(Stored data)
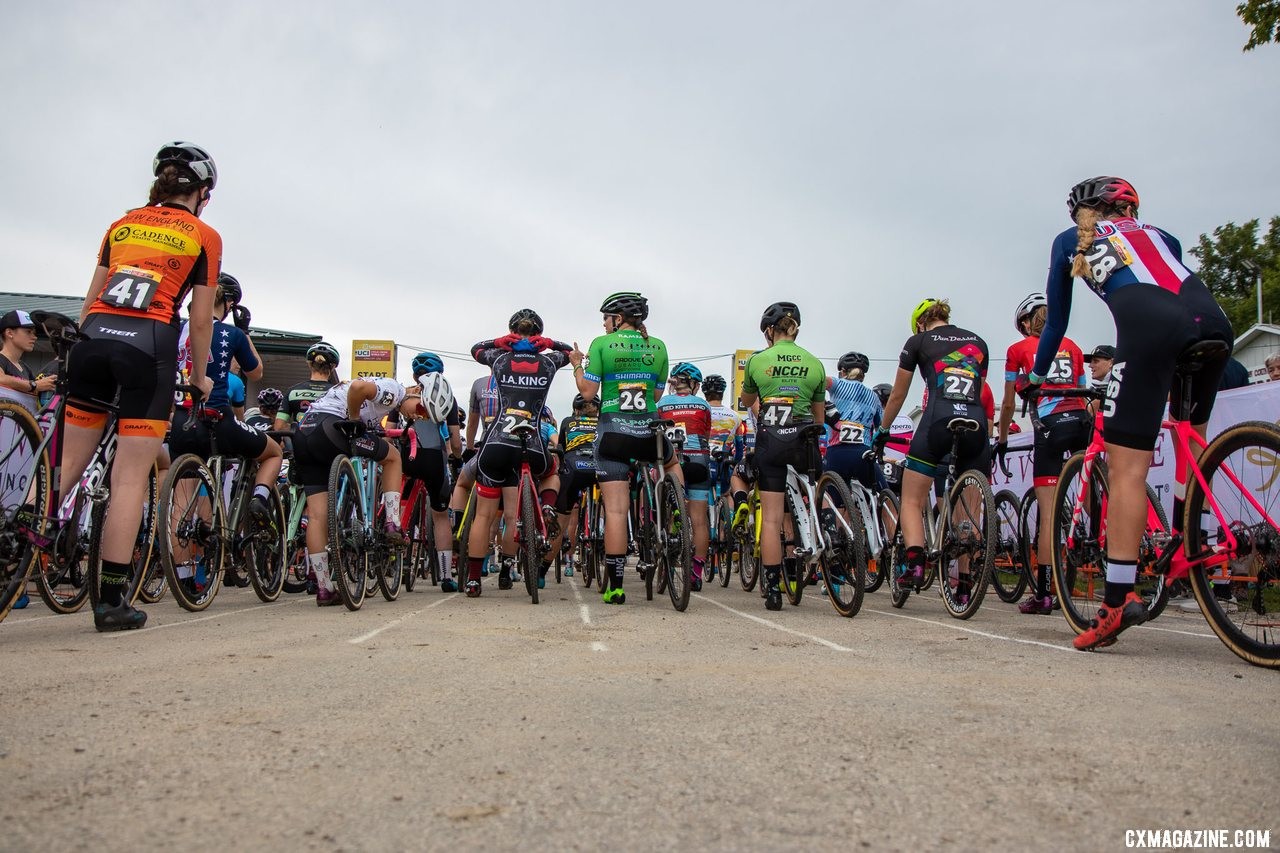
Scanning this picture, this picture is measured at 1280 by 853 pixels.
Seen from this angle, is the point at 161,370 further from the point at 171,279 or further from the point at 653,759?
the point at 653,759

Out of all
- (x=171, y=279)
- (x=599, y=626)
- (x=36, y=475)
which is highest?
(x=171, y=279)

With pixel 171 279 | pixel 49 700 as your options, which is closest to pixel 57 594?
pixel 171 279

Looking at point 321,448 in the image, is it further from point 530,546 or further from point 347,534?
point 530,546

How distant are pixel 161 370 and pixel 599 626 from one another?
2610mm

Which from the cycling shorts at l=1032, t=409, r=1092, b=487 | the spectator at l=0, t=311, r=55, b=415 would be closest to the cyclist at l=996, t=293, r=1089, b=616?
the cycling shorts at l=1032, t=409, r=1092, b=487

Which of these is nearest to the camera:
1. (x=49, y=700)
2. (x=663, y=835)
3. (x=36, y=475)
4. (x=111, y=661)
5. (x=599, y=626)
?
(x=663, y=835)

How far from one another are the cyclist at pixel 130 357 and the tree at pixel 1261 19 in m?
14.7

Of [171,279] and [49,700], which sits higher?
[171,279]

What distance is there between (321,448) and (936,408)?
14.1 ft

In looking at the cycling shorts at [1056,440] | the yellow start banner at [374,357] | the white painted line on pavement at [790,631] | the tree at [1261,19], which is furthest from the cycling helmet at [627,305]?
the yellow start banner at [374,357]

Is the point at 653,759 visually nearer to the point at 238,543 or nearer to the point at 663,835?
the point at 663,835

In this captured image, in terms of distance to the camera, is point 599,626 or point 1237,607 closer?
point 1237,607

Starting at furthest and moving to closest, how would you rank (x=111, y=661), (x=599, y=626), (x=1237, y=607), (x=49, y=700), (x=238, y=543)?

# Your objective:
Quote the lines of the listing above that run from the line with "With pixel 171" through its last line, both included, and nothing else.

# Solution for this task:
With pixel 171 279 | pixel 49 700 as your options, which is closest to pixel 57 594?
pixel 171 279

Looking at point 321,448 in the image, is it further from point 530,546 or further from point 347,534?
point 530,546

How distant are pixel 161 370 and pixel 599 626 from one another?
2610mm

Which from the cycling shorts at l=1032, t=409, r=1092, b=487 | the spectator at l=0, t=311, r=55, b=415 would be closest to the cyclist at l=996, t=293, r=1089, b=616?
the cycling shorts at l=1032, t=409, r=1092, b=487

Which of these is nearest to the camera:
1. (x=49, y=700)
2. (x=663, y=835)
3. (x=36, y=475)
4. (x=111, y=661)
5. (x=599, y=626)
?
(x=663, y=835)

How far from one another are the cyclist at pixel 130 357 and the tree at pixel 1261 19 in m?
14.7

Of [171,279] and [49,700], which sits higher?
[171,279]

What distance is there between (321,448) and (936,408)?
14.1 ft

In looking at the cycling shorts at [1056,440] | the yellow start banner at [374,357] | the white painted line on pavement at [790,631] | the tree at [1261,19], which is furthest from the cycling helmet at [627,305]?
the yellow start banner at [374,357]

Is the point at 653,759 visually nearer to the point at 238,543 or nearer to the point at 663,835?
the point at 663,835

In this captured image, in terms of distance to the camera, is point 599,626 or point 1237,607 closer?
point 1237,607

Starting at furthest and moving to closest, how would you rank (x=111, y=661), (x=599, y=626), (x=1237, y=607), (x=49, y=700), (x=238, y=543)?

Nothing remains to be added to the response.